● **Do this**
Convert the records below, from the line containing "In the image" through the end of the records, into a Markdown table with the columns Row and Text, numbering each line and skipping blank lines.

● **Recorded data**
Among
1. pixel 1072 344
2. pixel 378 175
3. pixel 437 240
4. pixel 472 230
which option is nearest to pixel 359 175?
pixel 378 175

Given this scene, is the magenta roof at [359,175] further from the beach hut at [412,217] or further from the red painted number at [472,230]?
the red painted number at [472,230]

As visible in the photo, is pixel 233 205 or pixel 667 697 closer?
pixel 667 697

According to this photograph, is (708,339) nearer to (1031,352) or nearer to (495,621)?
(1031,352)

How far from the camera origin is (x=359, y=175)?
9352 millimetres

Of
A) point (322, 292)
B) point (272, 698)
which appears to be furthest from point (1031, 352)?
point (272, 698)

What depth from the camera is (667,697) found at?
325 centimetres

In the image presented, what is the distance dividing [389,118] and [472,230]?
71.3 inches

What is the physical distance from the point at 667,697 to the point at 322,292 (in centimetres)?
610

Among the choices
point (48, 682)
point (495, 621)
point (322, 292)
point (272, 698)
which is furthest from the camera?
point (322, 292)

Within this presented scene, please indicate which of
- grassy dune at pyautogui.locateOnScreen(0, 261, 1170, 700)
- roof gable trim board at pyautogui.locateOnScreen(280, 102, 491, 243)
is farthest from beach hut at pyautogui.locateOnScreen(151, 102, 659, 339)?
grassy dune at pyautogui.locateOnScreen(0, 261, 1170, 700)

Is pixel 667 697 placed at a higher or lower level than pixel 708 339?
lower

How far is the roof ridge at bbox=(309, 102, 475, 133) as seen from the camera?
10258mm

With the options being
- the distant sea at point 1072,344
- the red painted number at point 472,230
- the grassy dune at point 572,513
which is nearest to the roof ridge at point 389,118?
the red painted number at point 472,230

● **Answer for this exercise**
| Row | Text |
|---|---|
| 1 | In the image presented, what is the distance dividing [389,118] and [472,230]? |
| 2 | 71.3 inches |
| 3 | What is the physical distance from the point at 667,697 to the point at 322,292 (in centimetres)? |
| 4 | 610 |
| 5 | Among the choices |
| 6 | point (48, 682) |
| 7 | point (495, 621) |
| 8 | point (322, 292) |
| 9 | point (272, 698) |
| 10 | which is furthest from the camera? |
| 11 | point (322, 292) |
| 12 | Within this presented scene, please indicate which of |
| 13 | - grassy dune at pyautogui.locateOnScreen(0, 261, 1170, 700) |
| 14 | - roof gable trim board at pyautogui.locateOnScreen(280, 102, 491, 243) |
| 15 | is farthest from beach hut at pyautogui.locateOnScreen(151, 102, 659, 339)? |
| 16 | grassy dune at pyautogui.locateOnScreen(0, 261, 1170, 700) |
| 17 | Is pixel 667 697 placed at a higher or lower level than pixel 708 339? |
| 18 | lower |
| 19 | How far is the roof ridge at bbox=(309, 102, 475, 133) as seen from the camera? |
| 20 | 10258mm |
| 21 | With the options being |
| 22 | - the distant sea at point 1072,344 |
| 23 | - the red painted number at point 472,230 |
| 24 | - the grassy dune at point 572,513 |
| 25 | which is nearest to the roof ridge at point 389,118? |
| 26 | the red painted number at point 472,230 |